Swap "boulder" for "large rock" in everything from the line containing "How great a separation" down to the end of the records. Change nothing else, and give back only those lines.

* _RECORDED DATA_
--

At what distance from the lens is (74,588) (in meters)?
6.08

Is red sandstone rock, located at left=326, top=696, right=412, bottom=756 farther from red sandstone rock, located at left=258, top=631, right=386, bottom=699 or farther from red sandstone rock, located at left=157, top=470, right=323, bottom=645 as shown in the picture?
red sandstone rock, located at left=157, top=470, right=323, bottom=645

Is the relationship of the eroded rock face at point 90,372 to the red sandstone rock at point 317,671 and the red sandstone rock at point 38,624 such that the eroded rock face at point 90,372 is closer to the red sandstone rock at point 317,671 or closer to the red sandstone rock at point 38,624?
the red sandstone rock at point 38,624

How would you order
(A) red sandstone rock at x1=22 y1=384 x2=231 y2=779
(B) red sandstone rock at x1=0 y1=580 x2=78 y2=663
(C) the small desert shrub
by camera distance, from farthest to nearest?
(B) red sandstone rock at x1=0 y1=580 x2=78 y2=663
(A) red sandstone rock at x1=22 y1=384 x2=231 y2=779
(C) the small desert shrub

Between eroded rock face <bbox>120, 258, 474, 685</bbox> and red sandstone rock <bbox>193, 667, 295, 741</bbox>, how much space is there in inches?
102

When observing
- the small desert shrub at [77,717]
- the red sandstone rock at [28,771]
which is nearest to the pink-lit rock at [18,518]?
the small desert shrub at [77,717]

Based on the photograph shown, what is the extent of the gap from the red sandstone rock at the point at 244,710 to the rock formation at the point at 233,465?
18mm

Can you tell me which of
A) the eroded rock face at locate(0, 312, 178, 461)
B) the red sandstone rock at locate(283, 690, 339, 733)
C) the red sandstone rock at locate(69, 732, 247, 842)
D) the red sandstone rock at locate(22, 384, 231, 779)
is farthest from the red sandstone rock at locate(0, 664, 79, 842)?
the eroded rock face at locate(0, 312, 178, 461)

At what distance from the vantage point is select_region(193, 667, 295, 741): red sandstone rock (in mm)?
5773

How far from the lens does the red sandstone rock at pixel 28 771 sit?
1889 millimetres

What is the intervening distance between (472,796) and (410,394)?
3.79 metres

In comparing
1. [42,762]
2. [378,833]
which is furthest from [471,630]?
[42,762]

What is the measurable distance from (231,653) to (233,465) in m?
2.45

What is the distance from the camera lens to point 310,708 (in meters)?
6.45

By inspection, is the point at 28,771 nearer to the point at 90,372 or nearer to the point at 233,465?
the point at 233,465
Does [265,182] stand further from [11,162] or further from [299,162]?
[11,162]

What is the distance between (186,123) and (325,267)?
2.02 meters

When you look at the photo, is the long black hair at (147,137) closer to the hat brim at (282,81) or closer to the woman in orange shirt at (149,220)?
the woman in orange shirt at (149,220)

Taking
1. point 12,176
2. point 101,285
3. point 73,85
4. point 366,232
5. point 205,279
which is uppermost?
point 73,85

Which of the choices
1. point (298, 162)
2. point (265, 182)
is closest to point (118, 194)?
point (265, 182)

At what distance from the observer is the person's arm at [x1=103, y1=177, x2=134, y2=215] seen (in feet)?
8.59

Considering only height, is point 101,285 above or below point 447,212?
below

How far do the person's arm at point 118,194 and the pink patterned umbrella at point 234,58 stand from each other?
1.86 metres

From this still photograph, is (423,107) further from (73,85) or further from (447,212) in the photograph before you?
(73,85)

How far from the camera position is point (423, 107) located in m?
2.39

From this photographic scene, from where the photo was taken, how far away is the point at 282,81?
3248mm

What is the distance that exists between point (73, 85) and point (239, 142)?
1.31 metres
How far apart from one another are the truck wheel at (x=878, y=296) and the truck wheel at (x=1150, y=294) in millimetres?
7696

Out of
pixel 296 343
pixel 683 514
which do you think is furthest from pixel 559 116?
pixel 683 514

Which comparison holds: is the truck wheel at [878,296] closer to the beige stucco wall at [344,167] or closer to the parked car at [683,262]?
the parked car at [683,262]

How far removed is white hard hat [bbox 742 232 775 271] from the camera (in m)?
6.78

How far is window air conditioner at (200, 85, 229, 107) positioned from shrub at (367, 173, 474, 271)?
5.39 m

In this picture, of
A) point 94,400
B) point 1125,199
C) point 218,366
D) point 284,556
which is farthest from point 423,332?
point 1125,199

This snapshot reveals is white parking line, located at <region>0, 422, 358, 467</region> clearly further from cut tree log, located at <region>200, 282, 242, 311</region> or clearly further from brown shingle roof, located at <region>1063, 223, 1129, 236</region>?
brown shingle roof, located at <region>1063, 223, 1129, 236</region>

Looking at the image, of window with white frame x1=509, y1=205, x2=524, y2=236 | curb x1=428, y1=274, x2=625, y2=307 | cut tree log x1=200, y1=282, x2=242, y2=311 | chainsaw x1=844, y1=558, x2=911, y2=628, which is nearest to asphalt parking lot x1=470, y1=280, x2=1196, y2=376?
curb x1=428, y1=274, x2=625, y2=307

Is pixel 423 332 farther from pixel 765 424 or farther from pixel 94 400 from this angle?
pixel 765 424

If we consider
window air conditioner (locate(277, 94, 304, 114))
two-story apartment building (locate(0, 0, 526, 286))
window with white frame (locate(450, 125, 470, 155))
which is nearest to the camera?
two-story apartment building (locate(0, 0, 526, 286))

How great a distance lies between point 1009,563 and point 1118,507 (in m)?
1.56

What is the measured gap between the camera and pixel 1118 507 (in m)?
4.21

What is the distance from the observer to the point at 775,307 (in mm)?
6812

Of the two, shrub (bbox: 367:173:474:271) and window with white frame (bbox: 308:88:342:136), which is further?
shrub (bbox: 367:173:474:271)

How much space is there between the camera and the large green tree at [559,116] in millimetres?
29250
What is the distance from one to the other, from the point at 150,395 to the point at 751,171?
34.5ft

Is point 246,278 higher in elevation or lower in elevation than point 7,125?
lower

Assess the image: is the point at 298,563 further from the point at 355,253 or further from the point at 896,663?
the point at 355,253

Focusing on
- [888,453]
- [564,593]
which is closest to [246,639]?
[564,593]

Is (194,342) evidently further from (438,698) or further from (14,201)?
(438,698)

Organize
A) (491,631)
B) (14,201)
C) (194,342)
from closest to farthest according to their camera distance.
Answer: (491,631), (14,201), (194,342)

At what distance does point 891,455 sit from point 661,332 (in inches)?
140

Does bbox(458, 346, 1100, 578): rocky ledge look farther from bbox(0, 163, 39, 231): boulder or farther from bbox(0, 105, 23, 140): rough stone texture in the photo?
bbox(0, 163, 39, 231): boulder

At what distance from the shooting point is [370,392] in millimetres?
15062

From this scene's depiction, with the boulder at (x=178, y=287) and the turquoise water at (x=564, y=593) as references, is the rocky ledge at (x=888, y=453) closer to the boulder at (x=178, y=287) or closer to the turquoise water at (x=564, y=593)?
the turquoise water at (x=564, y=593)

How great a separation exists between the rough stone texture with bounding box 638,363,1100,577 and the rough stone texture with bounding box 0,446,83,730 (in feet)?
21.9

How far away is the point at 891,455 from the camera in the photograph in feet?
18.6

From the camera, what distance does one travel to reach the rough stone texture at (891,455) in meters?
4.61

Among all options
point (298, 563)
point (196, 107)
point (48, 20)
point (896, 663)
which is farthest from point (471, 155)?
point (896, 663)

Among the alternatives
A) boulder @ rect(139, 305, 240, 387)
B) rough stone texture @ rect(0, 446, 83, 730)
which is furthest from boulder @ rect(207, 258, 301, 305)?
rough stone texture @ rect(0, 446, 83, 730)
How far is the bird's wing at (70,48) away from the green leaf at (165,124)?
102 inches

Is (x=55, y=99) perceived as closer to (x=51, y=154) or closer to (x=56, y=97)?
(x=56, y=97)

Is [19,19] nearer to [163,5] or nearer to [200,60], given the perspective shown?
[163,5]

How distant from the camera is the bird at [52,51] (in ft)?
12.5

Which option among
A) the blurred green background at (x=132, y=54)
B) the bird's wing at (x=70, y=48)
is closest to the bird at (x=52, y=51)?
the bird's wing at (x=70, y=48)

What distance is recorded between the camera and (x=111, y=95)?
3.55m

--

* _TASK RESPONSE_
How great a separation exists between the rough stone texture with bounding box 638,363,1100,577 and the rough stone texture with bounding box 0,446,83,730 (in feet)?
21.9

How far away is the point at 891,455 from the camera in the photograph in feet?
18.6

From the camera, what distance does one travel to reach the rough stone texture at (891,455) in meters?
4.61

Among all options
point (298, 563)
point (196, 107)
point (48, 20)
point (896, 663)
which is farthest from point (471, 155)?
point (896, 663)

Among the alternatives
A) large rock @ rect(139, 305, 240, 387)
B) rough stone texture @ rect(0, 446, 83, 730)
which is furthest from large rock @ rect(207, 258, 301, 305)?
rough stone texture @ rect(0, 446, 83, 730)
How far is the bird's wing at (70,48) away from the green leaf at (165,124)?
102 inches

Is (x=55, y=99) perceived as closer to (x=51, y=154) or closer to (x=56, y=97)?
(x=56, y=97)

Is [19,19] nearer to [163,5] or nearer to [200,60], given the perspective shown?
[163,5]

How distant from the camera is the bird at [52,51] (in ft)?
12.5

Which option among
A) the blurred green background at (x=132, y=54)
B) the bird's wing at (x=70, y=48)
is closest to the bird at (x=52, y=51)?
the bird's wing at (x=70, y=48)

What distance is recorded between the camera and (x=111, y=95)?
3.55m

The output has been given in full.